● Using the information
[a] In the article on grassroots campaigning, rewrite the passage starting at "Junior Cassie Coughlan" and ending at "engaged, Coughlan said.", renaming "Virginia21" as "VA21" wherever it occurs.
[b] According to the article on grassroots campaigning, which school at the University of Richmond houses the certificate program in Grassroots Lobbying and Advocacy?
═════ Text segment
With the coming U.S. presidential election, now is a better time than ever for students to get involved in political issues they are passionate about. Although there are many ways to do this, one advocacy method that University of Richmond students have been practicing and studying is grassroots campaigning. 

The term "grassroots" describes a “type of movement or campaign that attempts to mobilize individuals to take some action to influence an outcome, often of a political nature,” according to Britannica. 

Grassroots lobbying and advocacy are where many people turn to when they see a problem in their community that they think can be fixed through public policy, Beck Stanley, a program specialist for UR's Lobbying and Advocacy certificate, wrote in an email. 

Junior Cassie Coughlan got involved with grassroots movements after her first year at UR through an organization called Virginia21, a non-profit, nonpartisan organization that works to advocate in the Virginia General Assembly for issues that are important to college students, Coughlan said. As a student leader for the organization, it is her responsibility to promote Virginia21 at UR and get other students civically engaged, Coughlan said. 

“The goal is just to have a culture of civic engagement on campus,” Coughlan said. “A lot of it has to do with registering people to vote, educating people about Virginia politics, and just getting people aware of the issues that impact them, especially on the local and state levels.”

One of the benefits of grassroots campaigning for Coughlan is having the opportunity to educate students on how state-level politics impacts them, Coughlan said. For instance, Virginia laws about tuition assistance grants and student loans affect UR students even if they do not live in Virginia, Coughlan said. 

“I think it’s important that students realize their power,” Coughlan said. “If college students become a huge voting constituency in a certain district, delegates will want to listen to them and want to respond to their needs.” 

UR has recognized the importance of grassroots lobbying by creating a program in the School of Professional and Continuing Studies for students to earn a certificate in Grassroots Lobbying and Advocacy.
══════════
═════ Entries shown
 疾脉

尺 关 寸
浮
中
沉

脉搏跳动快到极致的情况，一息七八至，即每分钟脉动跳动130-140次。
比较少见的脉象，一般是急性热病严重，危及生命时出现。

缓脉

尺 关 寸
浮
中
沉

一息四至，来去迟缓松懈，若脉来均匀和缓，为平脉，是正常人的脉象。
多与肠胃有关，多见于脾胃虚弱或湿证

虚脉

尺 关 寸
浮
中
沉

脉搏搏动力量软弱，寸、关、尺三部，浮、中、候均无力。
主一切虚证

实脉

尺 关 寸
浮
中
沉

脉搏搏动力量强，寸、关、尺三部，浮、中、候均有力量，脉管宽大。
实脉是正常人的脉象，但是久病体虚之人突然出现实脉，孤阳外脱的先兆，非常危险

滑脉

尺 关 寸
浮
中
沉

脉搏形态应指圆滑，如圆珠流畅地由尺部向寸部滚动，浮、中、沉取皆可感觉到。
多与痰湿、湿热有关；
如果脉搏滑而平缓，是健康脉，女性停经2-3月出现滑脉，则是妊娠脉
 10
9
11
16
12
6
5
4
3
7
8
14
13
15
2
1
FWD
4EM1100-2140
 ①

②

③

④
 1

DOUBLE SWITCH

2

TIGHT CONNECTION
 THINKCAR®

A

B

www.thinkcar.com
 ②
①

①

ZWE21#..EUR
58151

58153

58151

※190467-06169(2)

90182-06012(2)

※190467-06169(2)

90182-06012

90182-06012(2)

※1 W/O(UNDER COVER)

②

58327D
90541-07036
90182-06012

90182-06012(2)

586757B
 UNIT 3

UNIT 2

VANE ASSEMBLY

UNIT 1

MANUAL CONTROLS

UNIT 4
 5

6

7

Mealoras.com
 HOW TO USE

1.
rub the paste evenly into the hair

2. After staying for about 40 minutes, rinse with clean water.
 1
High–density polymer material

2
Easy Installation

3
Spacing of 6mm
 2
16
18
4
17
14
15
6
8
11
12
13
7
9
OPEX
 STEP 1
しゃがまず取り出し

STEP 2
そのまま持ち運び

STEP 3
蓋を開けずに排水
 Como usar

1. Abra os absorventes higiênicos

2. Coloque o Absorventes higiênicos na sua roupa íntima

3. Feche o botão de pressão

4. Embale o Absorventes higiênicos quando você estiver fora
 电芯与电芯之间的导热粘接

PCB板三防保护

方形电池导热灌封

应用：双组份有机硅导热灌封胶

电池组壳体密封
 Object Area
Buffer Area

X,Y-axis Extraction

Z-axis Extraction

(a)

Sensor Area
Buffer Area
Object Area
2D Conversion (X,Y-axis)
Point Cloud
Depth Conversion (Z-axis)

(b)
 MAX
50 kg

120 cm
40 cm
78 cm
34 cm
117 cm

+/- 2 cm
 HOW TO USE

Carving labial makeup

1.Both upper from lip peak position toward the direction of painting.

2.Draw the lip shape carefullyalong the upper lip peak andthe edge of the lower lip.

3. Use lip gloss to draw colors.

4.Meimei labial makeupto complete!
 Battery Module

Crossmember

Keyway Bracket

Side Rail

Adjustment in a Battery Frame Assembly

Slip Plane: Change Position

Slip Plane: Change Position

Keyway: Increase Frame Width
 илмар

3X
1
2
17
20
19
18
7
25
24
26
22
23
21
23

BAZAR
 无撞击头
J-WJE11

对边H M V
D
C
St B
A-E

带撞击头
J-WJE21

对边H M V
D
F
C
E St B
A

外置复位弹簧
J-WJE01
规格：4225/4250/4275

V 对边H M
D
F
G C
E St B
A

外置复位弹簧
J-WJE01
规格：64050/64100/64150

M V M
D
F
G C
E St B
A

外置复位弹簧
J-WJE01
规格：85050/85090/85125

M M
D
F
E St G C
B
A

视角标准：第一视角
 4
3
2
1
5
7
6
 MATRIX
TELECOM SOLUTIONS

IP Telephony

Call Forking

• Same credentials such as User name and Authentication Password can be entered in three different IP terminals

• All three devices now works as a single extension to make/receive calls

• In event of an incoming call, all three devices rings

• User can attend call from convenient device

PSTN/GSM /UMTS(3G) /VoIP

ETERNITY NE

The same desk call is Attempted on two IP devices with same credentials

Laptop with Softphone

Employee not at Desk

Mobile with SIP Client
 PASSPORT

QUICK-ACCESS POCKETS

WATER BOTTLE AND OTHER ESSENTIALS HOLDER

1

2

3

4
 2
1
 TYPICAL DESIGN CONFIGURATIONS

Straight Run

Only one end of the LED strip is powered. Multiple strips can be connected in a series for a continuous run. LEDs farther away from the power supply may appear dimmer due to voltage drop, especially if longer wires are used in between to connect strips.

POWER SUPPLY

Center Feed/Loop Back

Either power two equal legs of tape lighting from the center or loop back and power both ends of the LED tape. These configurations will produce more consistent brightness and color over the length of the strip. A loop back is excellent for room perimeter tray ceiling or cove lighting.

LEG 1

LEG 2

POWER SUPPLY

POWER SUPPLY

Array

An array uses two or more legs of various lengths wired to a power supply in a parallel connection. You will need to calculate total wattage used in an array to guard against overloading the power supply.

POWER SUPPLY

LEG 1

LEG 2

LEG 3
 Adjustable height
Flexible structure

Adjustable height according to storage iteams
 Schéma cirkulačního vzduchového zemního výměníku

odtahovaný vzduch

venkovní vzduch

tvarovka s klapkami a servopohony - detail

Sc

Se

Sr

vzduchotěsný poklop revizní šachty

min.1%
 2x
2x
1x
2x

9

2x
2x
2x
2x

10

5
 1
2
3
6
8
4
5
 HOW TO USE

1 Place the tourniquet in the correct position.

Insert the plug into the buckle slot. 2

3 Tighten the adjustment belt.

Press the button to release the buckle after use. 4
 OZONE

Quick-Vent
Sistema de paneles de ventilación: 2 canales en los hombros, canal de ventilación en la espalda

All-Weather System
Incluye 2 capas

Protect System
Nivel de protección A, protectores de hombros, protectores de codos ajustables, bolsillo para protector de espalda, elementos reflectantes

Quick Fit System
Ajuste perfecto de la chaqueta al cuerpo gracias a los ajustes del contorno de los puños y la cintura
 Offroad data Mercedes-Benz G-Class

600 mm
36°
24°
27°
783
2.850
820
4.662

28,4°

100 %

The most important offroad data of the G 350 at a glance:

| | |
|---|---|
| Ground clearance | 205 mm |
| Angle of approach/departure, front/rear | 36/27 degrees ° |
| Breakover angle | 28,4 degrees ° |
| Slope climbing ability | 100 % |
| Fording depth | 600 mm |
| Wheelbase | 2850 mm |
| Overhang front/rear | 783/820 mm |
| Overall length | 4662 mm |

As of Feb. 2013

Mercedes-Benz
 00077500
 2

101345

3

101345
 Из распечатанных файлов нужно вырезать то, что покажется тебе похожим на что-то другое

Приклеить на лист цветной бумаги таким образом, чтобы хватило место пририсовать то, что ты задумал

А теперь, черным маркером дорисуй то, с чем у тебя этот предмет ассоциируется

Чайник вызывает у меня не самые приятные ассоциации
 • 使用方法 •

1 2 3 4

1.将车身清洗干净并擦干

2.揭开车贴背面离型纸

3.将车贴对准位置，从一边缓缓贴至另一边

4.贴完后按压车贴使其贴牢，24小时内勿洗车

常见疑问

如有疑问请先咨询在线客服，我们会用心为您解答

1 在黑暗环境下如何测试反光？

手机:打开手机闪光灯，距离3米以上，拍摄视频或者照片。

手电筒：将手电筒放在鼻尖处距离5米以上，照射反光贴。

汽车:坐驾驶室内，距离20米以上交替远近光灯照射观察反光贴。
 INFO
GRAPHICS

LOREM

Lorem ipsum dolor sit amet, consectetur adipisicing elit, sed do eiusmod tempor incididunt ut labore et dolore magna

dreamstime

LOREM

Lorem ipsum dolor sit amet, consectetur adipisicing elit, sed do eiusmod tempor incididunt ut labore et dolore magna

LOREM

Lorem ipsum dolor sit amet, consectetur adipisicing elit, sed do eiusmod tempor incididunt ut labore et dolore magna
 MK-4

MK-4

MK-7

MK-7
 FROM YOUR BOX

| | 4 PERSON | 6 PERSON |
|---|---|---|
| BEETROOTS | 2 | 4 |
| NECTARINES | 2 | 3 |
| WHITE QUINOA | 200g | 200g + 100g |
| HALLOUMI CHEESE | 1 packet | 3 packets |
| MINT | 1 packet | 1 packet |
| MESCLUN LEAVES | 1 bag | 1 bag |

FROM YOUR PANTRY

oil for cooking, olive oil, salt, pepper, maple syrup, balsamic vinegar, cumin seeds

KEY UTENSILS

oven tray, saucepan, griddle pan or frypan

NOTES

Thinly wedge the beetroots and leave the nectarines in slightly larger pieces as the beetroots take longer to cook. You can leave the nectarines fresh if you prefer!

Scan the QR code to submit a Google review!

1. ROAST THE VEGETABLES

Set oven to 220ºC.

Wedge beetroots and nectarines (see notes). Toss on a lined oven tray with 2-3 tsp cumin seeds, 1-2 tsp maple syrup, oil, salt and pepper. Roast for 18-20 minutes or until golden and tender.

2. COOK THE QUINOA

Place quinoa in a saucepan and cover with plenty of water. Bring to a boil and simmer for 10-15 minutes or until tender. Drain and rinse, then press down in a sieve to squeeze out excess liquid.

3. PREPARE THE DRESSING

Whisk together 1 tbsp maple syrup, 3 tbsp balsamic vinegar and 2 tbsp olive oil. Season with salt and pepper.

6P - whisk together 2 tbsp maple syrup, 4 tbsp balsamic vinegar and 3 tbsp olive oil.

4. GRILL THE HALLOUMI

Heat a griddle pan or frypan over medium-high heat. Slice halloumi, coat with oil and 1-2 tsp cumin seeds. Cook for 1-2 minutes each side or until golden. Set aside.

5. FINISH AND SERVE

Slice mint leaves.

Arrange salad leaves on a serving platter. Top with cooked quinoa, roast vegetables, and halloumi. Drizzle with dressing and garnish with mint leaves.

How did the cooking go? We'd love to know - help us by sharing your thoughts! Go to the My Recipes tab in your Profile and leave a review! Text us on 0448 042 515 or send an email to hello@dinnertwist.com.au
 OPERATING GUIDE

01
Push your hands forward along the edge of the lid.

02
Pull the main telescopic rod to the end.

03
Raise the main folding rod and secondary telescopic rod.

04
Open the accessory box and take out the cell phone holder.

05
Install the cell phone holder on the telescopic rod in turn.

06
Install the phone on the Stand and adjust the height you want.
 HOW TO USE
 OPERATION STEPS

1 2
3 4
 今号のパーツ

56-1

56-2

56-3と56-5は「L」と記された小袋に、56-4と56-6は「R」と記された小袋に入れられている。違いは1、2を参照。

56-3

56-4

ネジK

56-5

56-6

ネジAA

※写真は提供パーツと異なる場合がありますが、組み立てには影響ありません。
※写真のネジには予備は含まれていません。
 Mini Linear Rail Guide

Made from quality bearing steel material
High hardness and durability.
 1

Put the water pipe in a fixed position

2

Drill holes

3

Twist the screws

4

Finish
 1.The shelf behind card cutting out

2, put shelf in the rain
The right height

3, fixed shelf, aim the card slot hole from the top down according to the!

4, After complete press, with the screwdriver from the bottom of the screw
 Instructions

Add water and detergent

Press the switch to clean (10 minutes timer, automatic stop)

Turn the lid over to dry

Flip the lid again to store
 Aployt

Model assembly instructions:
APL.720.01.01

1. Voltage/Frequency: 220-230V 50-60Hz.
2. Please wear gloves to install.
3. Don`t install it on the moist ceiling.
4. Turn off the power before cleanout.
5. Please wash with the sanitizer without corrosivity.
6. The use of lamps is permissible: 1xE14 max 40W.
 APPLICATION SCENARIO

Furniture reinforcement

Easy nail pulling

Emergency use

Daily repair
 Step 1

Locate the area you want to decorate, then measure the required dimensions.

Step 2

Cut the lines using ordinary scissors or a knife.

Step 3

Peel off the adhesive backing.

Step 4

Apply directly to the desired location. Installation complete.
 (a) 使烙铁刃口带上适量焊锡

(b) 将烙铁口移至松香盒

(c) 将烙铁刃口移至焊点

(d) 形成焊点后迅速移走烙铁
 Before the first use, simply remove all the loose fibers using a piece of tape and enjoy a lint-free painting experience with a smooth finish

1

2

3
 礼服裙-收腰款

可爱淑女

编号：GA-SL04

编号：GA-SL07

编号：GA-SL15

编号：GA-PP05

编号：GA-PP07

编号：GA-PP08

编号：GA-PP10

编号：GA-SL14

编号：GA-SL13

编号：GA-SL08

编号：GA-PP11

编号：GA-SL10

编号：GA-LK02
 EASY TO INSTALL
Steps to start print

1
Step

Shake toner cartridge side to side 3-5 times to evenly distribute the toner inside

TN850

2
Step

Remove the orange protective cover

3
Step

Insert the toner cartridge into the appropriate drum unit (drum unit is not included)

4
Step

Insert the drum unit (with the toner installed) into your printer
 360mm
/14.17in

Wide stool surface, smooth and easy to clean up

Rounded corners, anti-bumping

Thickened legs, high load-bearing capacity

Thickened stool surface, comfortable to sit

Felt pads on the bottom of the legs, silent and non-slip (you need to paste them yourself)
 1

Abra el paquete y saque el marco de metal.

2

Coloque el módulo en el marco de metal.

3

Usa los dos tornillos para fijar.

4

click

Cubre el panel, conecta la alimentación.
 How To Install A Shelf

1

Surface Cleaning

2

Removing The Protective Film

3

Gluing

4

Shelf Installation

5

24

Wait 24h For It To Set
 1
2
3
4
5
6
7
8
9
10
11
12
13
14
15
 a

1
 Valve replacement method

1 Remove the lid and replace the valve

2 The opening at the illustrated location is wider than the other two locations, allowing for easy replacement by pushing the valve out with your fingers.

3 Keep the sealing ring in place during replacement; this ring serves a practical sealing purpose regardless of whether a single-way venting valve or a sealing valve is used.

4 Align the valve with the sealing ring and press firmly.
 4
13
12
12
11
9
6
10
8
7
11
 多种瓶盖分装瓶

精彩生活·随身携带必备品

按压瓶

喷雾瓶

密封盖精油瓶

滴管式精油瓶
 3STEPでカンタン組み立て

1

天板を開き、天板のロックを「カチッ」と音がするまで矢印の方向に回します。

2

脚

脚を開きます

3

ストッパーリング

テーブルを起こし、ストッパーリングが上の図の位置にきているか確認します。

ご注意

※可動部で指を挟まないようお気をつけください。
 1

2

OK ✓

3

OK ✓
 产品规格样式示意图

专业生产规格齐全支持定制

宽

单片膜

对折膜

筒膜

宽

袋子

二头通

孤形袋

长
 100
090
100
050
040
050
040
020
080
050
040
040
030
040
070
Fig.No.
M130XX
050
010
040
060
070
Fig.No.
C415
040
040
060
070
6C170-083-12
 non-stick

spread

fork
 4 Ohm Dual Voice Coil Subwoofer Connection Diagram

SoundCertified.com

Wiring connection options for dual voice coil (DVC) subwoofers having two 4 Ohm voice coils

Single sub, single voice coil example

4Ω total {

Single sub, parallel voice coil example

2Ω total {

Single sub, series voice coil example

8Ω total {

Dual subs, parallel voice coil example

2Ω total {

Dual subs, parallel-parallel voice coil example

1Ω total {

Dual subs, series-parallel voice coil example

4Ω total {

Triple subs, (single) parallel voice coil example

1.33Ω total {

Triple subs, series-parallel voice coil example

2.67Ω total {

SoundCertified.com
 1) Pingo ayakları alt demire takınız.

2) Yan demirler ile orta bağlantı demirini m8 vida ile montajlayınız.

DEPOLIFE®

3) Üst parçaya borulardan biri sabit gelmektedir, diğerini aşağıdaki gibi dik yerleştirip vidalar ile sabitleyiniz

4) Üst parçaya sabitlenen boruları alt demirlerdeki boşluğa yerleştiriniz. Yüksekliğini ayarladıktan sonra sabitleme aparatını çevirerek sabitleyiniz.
══════════
● Responses by task
[a]
Junior Cassie Coughlan got involved with grassroots movements after her first year at UR through an organization called VA21, a non-profit, nonpartisan organization that works to advocate in the Virginia General Assembly for issues that are important to college students, Coughlan said. As a student leader for the organization, it is her responsibility to promote VA21 at UR and get other students civically engaged, Coughlan said.

[b] The School of Professional and Continuing Studies